Use Pigeons.jl to sample from intractable posterior distributions. Pigeons must be loaded by the user.

using Pigeons
model = Octofitter.LogDensityModel(System, autodiff=:ForwardDiff, verbosity=4)
chain, pt = octofit_pigeons(model)

initialize!(model::LogDensityModel, fixed_params=nothing; kwargs...)

Initialize the model with optional fixed parameters provided as a named tuple. Fixed parameters will be held constant during optimization and sampling.

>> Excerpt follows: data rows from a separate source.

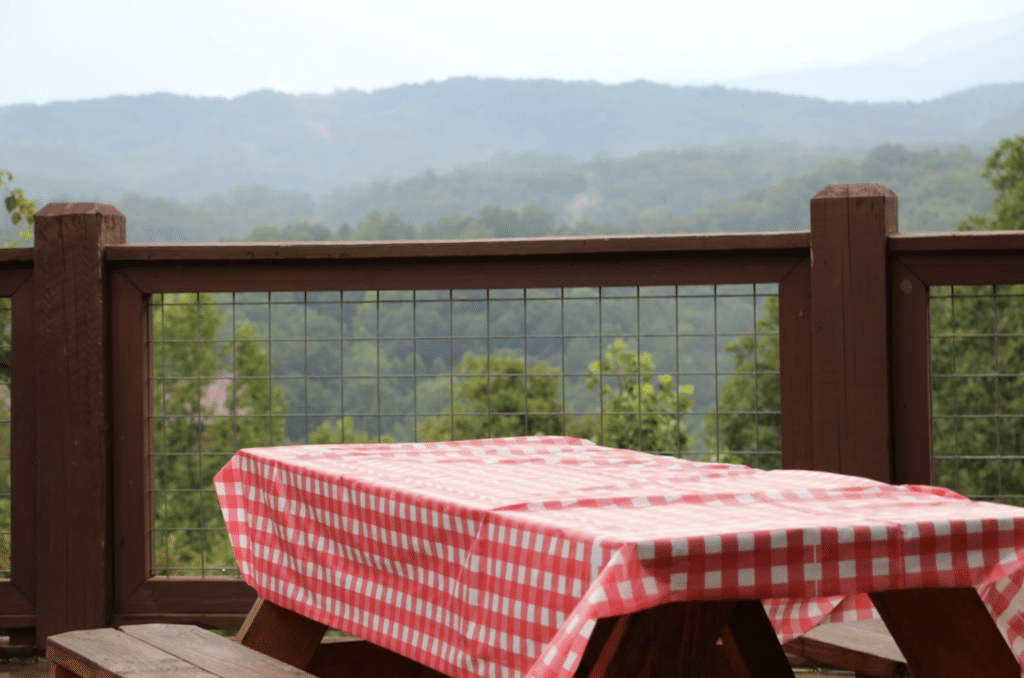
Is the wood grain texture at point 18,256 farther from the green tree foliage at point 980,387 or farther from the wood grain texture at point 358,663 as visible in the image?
the green tree foliage at point 980,387

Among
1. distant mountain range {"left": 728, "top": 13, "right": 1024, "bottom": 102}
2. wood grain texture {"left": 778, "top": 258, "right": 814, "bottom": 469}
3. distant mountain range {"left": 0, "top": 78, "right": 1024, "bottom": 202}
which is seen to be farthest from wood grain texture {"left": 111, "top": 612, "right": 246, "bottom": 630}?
distant mountain range {"left": 728, "top": 13, "right": 1024, "bottom": 102}

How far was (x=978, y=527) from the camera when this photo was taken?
1.23m

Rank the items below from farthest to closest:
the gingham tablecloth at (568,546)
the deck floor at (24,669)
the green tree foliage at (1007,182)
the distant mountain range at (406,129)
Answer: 1. the distant mountain range at (406,129)
2. the green tree foliage at (1007,182)
3. the deck floor at (24,669)
4. the gingham tablecloth at (568,546)

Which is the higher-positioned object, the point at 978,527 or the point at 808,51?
the point at 808,51

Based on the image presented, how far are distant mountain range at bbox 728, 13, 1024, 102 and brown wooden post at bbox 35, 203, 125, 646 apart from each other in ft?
196

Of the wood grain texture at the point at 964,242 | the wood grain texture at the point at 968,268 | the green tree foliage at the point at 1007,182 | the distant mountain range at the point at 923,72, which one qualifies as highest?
the distant mountain range at the point at 923,72

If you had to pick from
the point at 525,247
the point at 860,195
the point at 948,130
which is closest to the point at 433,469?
the point at 525,247

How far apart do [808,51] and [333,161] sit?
3328cm

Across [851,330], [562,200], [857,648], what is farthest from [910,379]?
[562,200]

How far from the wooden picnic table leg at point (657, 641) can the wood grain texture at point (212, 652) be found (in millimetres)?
671

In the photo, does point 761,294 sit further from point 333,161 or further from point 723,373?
point 333,161

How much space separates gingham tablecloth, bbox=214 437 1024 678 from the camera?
1.10 m

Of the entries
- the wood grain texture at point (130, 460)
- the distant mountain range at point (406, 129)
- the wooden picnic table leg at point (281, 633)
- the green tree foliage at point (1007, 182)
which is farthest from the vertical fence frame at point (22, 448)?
the distant mountain range at point (406, 129)

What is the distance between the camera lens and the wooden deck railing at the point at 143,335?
9.61ft
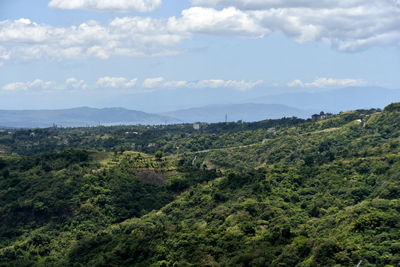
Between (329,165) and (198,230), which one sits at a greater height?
(329,165)

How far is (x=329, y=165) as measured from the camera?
108000 millimetres

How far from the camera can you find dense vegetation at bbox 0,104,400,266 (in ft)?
199

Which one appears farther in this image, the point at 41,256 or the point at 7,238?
the point at 7,238

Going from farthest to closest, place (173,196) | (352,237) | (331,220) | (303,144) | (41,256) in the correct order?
(303,144)
(173,196)
(41,256)
(331,220)
(352,237)

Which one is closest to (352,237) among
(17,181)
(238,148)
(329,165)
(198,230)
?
(198,230)

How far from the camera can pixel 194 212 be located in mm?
97188

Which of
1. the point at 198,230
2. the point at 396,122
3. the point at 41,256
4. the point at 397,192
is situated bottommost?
the point at 41,256

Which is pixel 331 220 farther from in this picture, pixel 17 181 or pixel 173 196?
pixel 17 181

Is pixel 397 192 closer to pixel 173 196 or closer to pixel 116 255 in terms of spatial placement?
pixel 116 255

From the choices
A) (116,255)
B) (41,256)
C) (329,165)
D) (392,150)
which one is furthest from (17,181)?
(392,150)

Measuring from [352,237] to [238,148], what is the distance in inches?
4953

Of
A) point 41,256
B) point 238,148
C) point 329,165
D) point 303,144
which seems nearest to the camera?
point 41,256

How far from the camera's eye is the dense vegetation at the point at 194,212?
6078cm

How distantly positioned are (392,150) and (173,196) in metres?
47.0
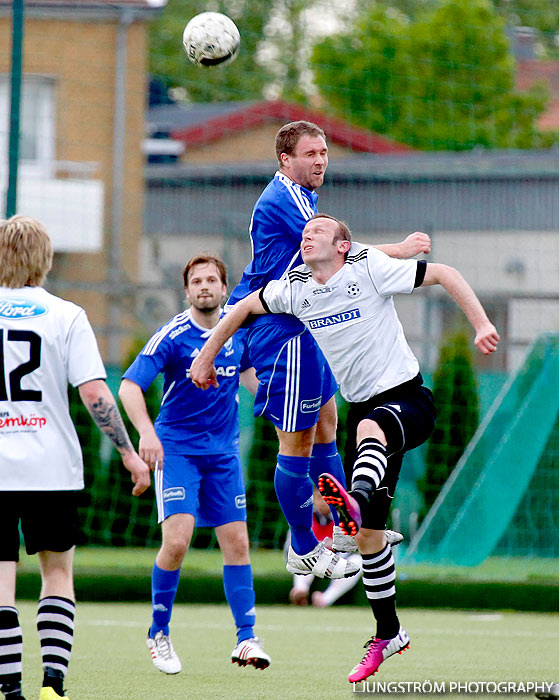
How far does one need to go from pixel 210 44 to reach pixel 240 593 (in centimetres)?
309

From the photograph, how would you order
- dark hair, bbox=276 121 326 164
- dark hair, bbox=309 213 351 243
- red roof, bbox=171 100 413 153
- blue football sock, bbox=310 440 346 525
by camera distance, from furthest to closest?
red roof, bbox=171 100 413 153, blue football sock, bbox=310 440 346 525, dark hair, bbox=276 121 326 164, dark hair, bbox=309 213 351 243

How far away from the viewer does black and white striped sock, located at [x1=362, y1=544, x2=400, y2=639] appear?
6.61 metres

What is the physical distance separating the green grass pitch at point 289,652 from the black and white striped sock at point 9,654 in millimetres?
703

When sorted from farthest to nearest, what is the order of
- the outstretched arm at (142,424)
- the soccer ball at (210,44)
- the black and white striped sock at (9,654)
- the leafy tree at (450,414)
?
the leafy tree at (450,414)
the soccer ball at (210,44)
the outstretched arm at (142,424)
the black and white striped sock at (9,654)

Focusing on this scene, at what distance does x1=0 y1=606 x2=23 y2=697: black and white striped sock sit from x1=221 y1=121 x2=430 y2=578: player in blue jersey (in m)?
1.79

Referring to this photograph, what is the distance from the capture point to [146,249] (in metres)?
22.4

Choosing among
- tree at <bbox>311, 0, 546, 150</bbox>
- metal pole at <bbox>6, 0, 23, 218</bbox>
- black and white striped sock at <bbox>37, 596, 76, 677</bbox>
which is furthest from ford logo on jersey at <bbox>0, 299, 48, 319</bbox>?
tree at <bbox>311, 0, 546, 150</bbox>

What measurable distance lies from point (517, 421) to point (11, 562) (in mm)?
8012

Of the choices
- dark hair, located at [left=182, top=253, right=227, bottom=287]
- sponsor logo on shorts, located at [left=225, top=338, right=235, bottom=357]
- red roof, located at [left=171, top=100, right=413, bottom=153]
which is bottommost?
sponsor logo on shorts, located at [left=225, top=338, right=235, bottom=357]

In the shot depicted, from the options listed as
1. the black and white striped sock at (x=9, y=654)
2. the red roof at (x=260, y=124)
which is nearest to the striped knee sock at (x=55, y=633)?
the black and white striped sock at (x=9, y=654)

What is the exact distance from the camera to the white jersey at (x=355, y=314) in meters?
6.52

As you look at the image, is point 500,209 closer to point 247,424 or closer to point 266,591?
point 247,424

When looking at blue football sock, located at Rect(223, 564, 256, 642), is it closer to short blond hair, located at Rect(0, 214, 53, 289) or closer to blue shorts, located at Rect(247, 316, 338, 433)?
blue shorts, located at Rect(247, 316, 338, 433)

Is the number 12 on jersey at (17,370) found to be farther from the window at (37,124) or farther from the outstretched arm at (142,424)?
the window at (37,124)
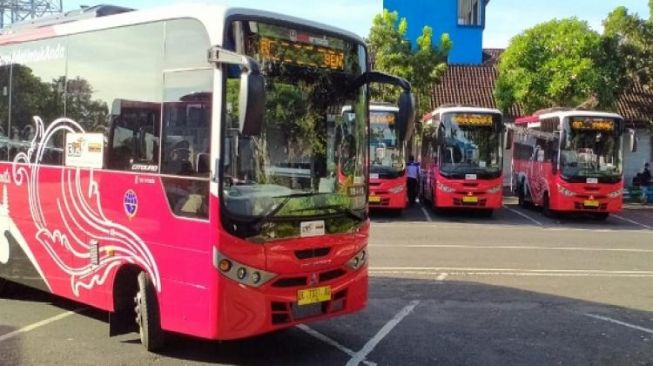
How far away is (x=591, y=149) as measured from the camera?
68.1 ft

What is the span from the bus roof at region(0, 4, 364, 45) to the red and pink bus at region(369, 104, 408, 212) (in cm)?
1288

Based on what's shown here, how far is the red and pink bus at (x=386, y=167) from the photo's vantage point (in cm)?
2039

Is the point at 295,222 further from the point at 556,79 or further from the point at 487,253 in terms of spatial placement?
the point at 556,79

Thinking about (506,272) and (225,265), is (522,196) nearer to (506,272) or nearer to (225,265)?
(506,272)

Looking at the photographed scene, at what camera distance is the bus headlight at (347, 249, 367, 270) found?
6.86 meters

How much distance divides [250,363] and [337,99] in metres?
2.57

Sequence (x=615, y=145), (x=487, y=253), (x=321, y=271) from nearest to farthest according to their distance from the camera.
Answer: (x=321, y=271) → (x=487, y=253) → (x=615, y=145)

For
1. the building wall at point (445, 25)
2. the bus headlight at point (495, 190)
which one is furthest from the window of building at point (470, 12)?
the bus headlight at point (495, 190)

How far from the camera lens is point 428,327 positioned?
7965mm

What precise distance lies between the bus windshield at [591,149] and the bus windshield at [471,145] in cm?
192

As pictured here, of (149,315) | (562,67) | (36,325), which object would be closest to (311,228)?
(149,315)

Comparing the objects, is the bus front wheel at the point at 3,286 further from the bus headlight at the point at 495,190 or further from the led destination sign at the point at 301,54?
the bus headlight at the point at 495,190

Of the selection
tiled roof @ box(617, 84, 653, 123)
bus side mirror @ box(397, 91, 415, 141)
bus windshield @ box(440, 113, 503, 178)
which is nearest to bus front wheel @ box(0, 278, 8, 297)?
bus side mirror @ box(397, 91, 415, 141)

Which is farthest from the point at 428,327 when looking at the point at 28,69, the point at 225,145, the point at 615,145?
the point at 615,145
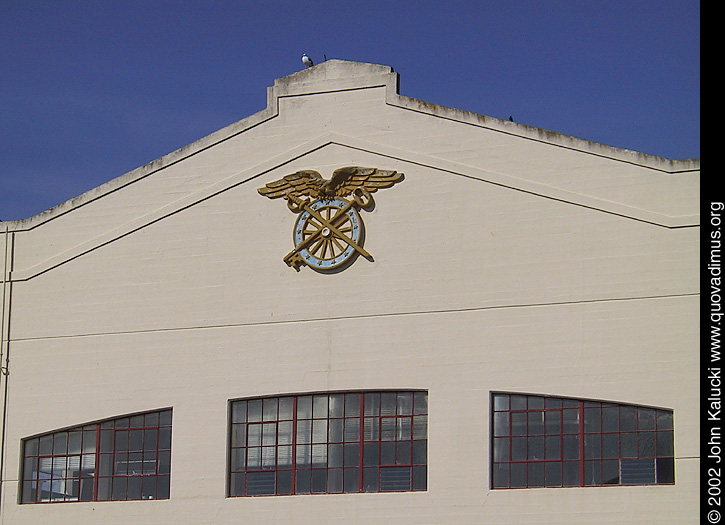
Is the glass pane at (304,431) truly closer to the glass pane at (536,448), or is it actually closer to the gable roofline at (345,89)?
the glass pane at (536,448)

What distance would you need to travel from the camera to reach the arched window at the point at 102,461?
103 ft

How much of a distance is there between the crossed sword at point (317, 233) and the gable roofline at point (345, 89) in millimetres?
2533

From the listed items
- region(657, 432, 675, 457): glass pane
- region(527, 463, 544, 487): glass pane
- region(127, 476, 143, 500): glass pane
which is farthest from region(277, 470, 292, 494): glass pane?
region(657, 432, 675, 457): glass pane

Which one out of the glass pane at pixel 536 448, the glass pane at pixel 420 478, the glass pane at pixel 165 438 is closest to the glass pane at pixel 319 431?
the glass pane at pixel 420 478

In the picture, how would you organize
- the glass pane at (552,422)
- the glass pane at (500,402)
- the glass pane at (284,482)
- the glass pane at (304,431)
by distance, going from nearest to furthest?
the glass pane at (552,422), the glass pane at (500,402), the glass pane at (284,482), the glass pane at (304,431)

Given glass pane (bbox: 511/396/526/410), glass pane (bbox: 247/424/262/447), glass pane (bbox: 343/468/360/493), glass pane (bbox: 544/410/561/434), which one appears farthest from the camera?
glass pane (bbox: 247/424/262/447)

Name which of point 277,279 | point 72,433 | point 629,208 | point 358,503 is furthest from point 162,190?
point 629,208

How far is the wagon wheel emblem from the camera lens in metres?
30.6

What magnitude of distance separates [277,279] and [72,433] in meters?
6.38

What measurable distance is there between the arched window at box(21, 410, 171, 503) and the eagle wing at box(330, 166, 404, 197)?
6.67 meters

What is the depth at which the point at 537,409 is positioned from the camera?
28.7m

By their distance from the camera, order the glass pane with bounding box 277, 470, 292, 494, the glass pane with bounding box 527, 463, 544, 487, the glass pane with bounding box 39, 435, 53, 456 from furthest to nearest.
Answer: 1. the glass pane with bounding box 39, 435, 53, 456
2. the glass pane with bounding box 277, 470, 292, 494
3. the glass pane with bounding box 527, 463, 544, 487

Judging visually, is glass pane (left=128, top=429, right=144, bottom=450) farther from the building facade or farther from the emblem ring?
the emblem ring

The fixed_params can include:

• System-level variables: (; plx=24.4, pmra=10.2, ...)
• Planet variables: (; planets=(; b=(; a=1.5, e=0.1, ...), ...))
• Observation variables: (; observations=(; ObsName=(; var1=val1, var2=val2, ...), ...))

Example:

init_chain = initialize!(model, (;
    plx=24.4,
    pmra=10.2,
    planets=(;
        b=(;
            a=1.5,
            e=0.1,
        )
    ),
    observations=(;
        GaiaRV=(;
            offset_gaiarv=-50.0,
            jitter_gaiarv=0.1,
        ),
        GaiaDR4=(;
            astrometric_jitter=0.05,
        )
    )
))

Octofitter.savechain("saved-chain.fits", chain)

Save an MCMCChain to a FITS file binary table.

Octofitter.loadchain("saved-chain.fits")

Load an MCMCChain from a FITS file binary table.